# Given instruction
Please copy out, word for word, the part of the records that opens with the line containing "What is the actual" and closes with the line containing "4538 centimetres". Include both of those lines.

[Excerpts from a spatial dataset]

%%

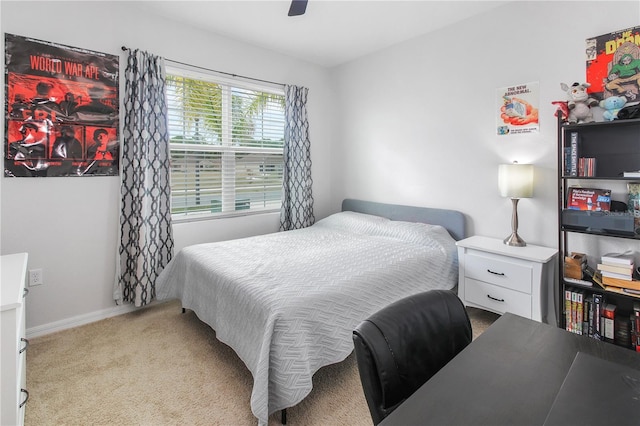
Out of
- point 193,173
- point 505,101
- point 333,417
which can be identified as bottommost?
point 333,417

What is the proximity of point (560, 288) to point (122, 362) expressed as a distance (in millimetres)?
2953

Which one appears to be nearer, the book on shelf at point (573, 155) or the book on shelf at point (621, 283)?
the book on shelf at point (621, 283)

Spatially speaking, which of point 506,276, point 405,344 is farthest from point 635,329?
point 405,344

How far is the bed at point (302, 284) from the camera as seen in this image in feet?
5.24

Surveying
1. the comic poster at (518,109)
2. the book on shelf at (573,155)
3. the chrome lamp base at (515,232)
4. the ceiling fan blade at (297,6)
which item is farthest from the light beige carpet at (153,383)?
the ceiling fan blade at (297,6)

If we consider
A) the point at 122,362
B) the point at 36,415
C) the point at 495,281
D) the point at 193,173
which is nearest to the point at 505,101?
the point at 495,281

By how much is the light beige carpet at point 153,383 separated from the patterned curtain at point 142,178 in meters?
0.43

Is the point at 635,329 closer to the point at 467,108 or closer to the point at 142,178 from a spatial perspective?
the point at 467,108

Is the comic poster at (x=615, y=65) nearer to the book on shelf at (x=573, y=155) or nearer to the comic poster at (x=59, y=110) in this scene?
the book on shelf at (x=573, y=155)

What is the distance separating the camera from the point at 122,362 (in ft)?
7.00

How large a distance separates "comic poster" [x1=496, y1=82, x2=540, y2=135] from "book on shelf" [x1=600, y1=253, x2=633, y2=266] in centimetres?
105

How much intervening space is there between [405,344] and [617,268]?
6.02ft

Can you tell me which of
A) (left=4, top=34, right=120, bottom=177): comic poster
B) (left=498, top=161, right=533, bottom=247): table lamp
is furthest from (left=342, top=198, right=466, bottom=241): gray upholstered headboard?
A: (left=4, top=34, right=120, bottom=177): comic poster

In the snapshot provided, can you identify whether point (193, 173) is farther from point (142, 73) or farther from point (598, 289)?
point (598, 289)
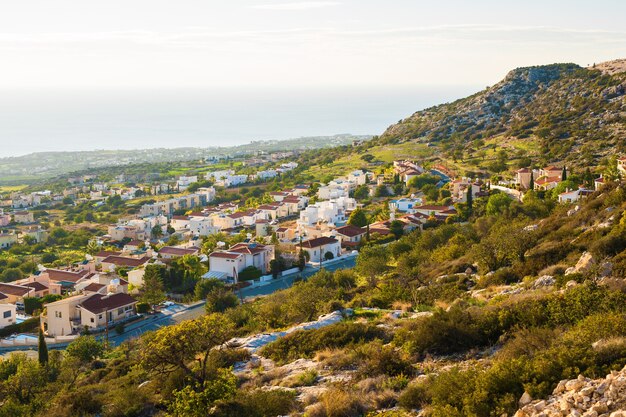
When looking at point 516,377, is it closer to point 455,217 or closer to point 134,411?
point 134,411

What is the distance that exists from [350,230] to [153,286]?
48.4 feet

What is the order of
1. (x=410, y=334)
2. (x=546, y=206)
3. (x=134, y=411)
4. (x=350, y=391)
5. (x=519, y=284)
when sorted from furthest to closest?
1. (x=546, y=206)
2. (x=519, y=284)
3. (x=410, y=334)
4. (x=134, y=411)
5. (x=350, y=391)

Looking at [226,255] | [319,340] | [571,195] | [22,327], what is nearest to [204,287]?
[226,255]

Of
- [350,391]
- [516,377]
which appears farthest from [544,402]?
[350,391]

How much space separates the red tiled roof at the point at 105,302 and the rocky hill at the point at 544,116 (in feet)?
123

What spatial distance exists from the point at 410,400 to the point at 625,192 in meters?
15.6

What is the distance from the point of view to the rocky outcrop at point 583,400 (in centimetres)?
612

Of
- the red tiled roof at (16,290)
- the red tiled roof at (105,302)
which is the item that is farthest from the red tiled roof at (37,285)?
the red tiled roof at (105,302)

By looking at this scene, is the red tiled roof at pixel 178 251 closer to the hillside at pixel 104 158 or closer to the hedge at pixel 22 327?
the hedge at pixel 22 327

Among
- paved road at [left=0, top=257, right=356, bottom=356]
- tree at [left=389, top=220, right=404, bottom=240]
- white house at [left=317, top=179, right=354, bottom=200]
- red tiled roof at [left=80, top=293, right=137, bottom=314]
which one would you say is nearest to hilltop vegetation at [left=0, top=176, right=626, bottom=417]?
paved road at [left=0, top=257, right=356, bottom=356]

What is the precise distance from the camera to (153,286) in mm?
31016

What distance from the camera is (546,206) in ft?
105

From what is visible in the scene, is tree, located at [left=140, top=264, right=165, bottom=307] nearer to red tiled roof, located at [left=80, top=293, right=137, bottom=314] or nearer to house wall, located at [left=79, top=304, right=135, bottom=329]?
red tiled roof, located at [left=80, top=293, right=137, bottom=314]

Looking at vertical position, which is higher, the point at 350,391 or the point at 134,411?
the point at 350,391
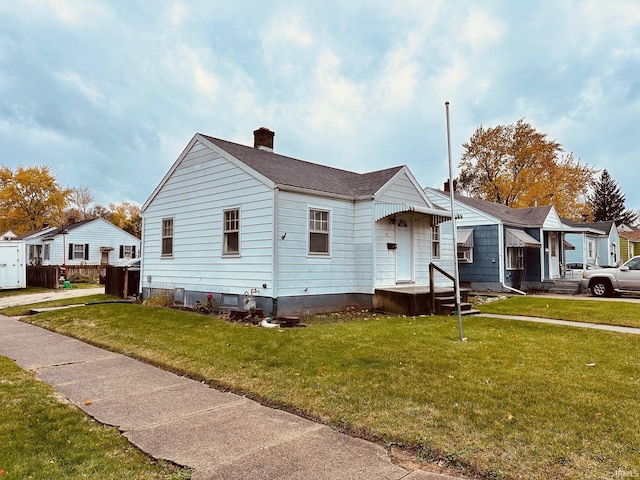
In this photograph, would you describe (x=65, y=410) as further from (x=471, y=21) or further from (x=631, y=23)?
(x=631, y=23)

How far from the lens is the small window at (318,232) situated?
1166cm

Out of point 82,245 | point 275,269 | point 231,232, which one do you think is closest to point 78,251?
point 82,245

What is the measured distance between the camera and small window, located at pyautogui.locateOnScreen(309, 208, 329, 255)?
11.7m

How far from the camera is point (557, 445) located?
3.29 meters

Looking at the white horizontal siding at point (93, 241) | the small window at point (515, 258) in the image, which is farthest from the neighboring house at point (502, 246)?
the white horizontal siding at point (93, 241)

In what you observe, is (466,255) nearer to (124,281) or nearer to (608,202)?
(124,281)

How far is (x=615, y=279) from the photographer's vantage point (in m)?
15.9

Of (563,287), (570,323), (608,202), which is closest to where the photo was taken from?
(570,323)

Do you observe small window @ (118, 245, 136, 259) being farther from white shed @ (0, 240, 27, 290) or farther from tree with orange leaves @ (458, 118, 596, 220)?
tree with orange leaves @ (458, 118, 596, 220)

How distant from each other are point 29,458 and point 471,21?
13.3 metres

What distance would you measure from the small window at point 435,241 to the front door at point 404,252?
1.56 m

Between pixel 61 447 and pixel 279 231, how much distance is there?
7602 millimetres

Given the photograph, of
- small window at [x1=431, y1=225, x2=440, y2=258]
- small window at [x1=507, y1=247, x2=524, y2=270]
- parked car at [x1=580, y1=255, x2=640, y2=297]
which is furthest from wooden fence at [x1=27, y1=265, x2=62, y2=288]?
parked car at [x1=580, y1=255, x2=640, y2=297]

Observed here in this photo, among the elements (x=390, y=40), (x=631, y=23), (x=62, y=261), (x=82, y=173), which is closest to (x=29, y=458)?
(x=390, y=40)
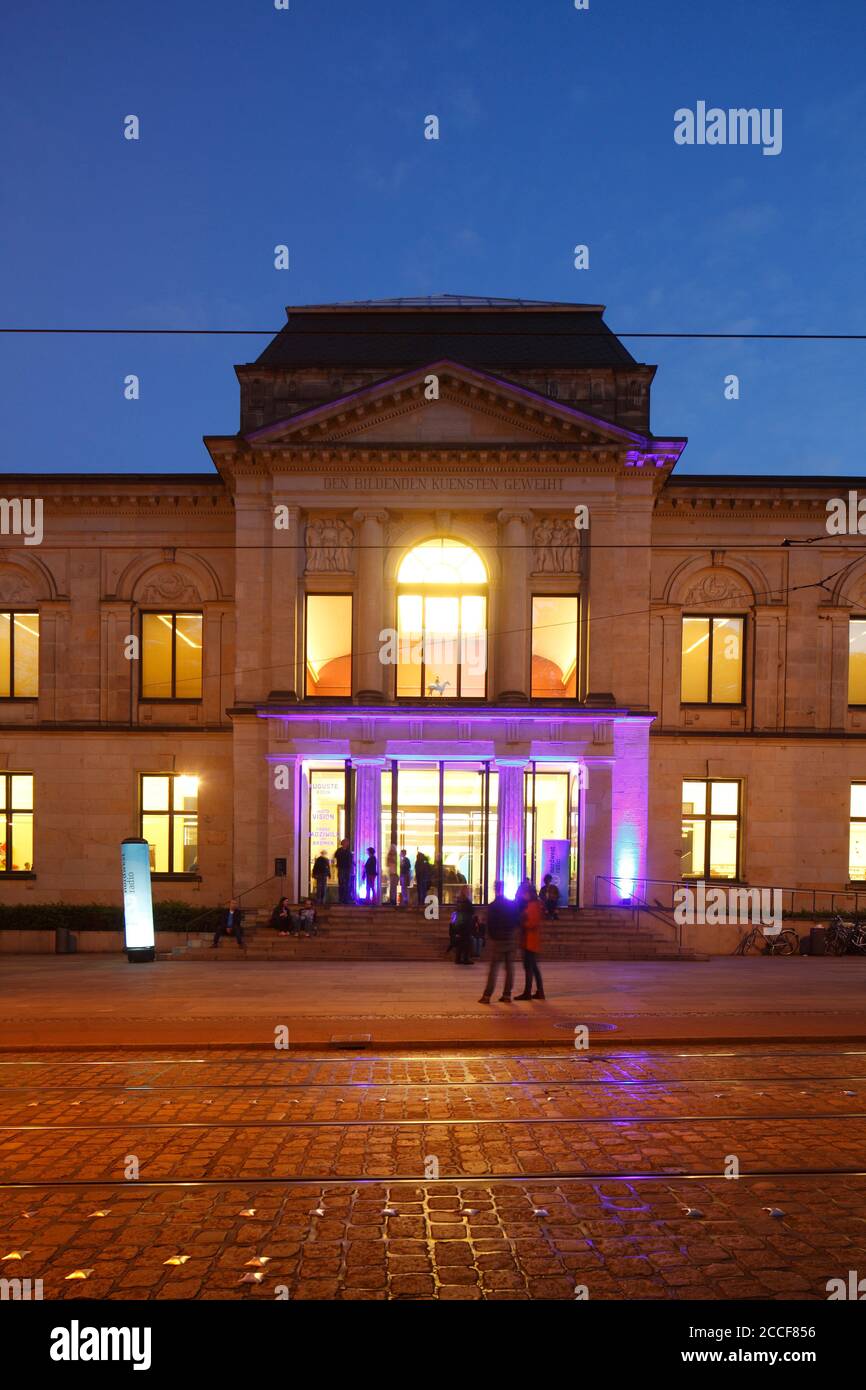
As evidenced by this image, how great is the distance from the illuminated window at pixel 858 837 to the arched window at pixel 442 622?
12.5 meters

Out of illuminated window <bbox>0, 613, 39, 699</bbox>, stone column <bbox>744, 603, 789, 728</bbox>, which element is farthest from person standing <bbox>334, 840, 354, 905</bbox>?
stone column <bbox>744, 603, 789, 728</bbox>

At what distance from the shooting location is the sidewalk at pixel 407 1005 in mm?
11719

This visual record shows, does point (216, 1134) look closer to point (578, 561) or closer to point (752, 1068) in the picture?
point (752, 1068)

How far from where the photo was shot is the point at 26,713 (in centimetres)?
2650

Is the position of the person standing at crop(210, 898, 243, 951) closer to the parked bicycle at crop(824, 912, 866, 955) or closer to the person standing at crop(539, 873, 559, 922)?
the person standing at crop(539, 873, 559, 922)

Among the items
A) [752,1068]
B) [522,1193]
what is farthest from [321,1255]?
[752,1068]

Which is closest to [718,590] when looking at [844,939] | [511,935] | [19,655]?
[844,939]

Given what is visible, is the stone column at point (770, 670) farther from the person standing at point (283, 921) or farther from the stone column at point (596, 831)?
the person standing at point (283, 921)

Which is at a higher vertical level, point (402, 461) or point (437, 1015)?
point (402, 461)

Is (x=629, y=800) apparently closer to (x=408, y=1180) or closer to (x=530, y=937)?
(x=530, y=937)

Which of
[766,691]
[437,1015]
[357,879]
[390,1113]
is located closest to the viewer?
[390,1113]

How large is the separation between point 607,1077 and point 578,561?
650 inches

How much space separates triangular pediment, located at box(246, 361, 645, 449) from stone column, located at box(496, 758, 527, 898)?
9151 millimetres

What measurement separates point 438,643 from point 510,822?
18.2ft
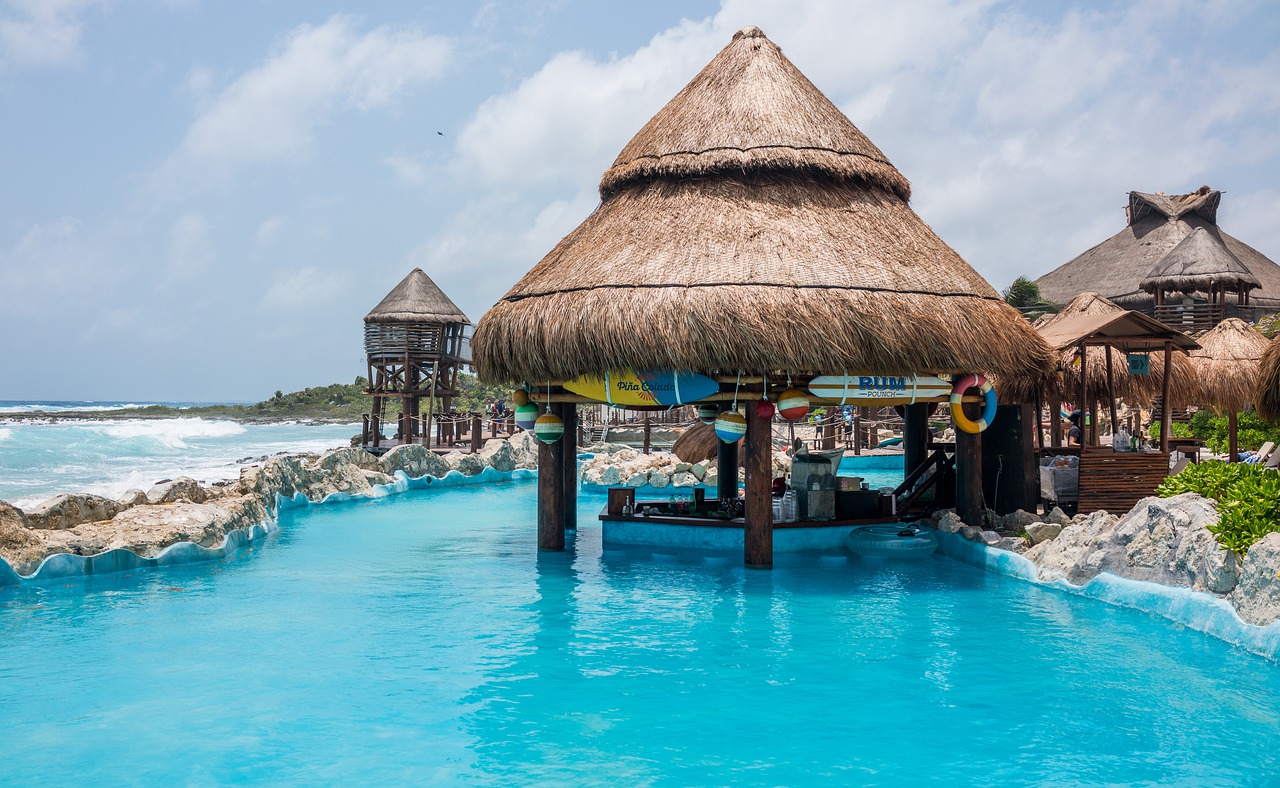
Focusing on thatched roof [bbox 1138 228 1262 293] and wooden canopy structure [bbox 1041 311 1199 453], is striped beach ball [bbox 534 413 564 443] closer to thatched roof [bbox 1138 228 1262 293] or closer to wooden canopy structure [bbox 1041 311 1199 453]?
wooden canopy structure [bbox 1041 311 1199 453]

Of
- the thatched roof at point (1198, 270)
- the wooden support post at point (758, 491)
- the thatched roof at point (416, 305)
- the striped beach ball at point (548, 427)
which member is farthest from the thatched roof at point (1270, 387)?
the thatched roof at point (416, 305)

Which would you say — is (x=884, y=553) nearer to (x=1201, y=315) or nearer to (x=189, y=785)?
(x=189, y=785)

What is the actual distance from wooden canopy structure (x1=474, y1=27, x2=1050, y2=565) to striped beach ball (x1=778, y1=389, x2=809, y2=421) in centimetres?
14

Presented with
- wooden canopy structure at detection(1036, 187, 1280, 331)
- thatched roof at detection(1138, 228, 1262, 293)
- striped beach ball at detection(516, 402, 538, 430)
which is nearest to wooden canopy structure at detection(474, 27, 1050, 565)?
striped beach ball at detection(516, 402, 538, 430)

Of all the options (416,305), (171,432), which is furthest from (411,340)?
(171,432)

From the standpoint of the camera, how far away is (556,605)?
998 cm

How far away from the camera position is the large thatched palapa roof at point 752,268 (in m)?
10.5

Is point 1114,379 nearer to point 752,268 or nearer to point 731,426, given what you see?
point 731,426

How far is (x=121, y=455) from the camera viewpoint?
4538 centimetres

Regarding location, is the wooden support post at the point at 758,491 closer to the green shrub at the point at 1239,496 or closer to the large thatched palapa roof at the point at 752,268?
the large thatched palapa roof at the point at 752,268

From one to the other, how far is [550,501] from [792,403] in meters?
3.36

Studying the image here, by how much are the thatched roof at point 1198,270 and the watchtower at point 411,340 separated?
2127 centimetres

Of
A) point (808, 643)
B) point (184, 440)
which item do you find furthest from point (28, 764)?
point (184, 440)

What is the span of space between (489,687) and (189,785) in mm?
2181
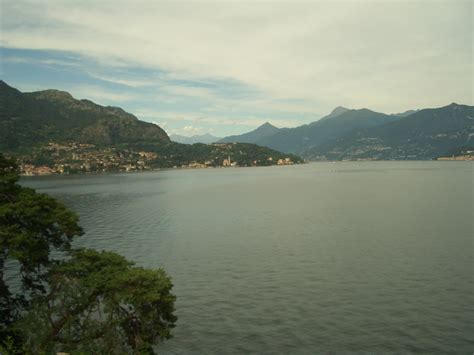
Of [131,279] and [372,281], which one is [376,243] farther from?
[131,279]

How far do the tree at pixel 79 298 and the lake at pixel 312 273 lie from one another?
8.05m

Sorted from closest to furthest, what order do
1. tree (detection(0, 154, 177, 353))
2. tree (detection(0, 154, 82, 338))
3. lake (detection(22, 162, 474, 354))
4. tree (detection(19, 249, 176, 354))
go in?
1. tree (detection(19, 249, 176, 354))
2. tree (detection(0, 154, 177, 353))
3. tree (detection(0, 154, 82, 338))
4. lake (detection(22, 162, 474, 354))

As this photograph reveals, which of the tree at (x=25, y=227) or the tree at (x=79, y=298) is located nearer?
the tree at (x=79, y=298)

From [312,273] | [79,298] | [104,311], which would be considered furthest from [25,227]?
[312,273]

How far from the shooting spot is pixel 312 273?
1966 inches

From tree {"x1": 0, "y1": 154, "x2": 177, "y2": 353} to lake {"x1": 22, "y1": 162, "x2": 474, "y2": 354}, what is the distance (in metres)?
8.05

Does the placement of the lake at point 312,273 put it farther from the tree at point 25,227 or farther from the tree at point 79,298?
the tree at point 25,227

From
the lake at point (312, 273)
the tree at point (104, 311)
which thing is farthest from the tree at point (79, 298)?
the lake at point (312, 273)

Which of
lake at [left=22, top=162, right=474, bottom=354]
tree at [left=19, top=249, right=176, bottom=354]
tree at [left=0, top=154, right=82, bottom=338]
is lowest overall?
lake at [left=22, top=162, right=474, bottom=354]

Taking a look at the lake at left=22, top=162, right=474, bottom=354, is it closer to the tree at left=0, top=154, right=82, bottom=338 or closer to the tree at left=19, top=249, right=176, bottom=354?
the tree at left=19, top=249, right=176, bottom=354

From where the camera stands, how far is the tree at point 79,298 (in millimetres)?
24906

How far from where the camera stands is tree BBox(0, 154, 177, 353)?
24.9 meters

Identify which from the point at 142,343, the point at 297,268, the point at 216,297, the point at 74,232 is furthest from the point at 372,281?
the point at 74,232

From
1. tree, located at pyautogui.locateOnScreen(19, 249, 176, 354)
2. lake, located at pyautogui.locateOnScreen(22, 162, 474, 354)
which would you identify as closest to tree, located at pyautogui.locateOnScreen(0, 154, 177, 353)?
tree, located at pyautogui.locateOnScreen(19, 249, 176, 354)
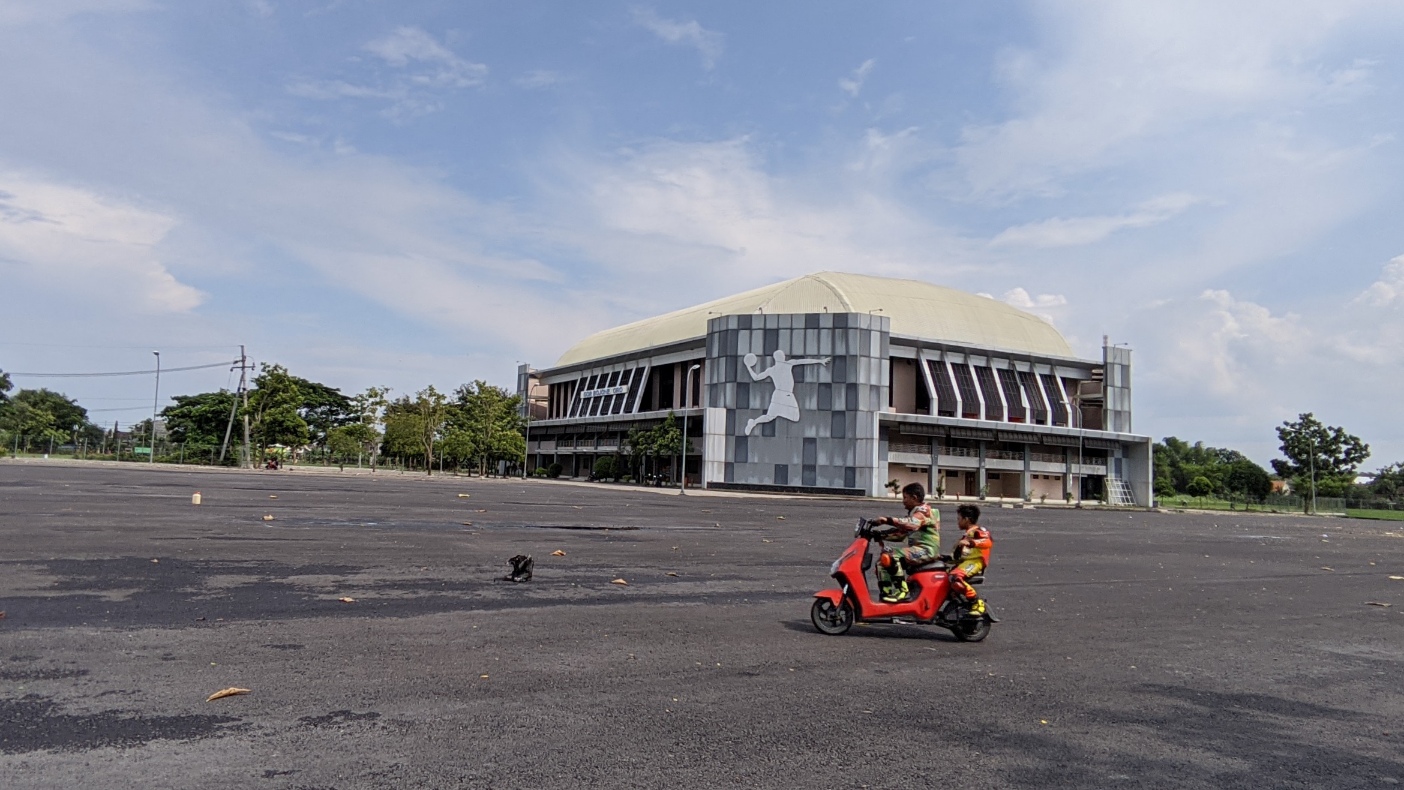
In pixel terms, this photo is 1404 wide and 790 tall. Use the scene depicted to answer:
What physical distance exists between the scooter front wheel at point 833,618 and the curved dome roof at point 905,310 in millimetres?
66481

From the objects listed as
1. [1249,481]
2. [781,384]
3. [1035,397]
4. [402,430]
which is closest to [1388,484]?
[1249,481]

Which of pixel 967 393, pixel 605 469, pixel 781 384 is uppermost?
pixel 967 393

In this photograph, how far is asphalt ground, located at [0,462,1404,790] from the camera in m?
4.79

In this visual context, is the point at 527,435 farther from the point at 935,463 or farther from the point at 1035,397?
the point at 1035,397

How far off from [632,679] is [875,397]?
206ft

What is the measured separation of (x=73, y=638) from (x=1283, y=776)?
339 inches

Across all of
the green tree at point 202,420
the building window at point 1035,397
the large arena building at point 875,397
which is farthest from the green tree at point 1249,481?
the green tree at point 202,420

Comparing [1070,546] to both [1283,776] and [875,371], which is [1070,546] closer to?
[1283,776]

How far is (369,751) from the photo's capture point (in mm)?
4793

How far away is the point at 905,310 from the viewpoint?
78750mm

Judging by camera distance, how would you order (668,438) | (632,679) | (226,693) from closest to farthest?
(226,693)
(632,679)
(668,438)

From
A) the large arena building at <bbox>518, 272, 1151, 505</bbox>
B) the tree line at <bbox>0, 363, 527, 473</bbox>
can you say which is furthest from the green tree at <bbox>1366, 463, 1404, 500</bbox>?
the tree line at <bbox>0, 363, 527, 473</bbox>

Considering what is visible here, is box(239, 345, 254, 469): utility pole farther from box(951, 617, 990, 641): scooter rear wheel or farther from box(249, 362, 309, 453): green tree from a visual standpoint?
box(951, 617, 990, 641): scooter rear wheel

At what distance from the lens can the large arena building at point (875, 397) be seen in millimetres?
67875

%%

# Exercise answer
What is the actual distance from wooden canopy structure (x1=474, y1=27, x2=1050, y2=565) to striped beach ball (x1=778, y1=389, x2=809, y2=421) in centimetres?
14

Presented with
- wooden canopy structure at detection(1036, 187, 1280, 331)
- thatched roof at detection(1138, 228, 1262, 293)
- striped beach ball at detection(516, 402, 538, 430)
which is nearest to wooden canopy structure at detection(474, 27, 1050, 565)?
striped beach ball at detection(516, 402, 538, 430)

Of all the options (416,305), (171,432), which is furthest from (411,340)?
(171,432)

From the standpoint of the camera, how far away is (556,605)?
998 cm

How far away from the camera position is the large thatched palapa roof at point 752,268 (in m)?
10.5

Is point 1114,379 nearer to point 752,268 or nearer to point 731,426, given what you see?
point 731,426

How far is (x=121, y=455) from the camera viewpoint?
4538 centimetres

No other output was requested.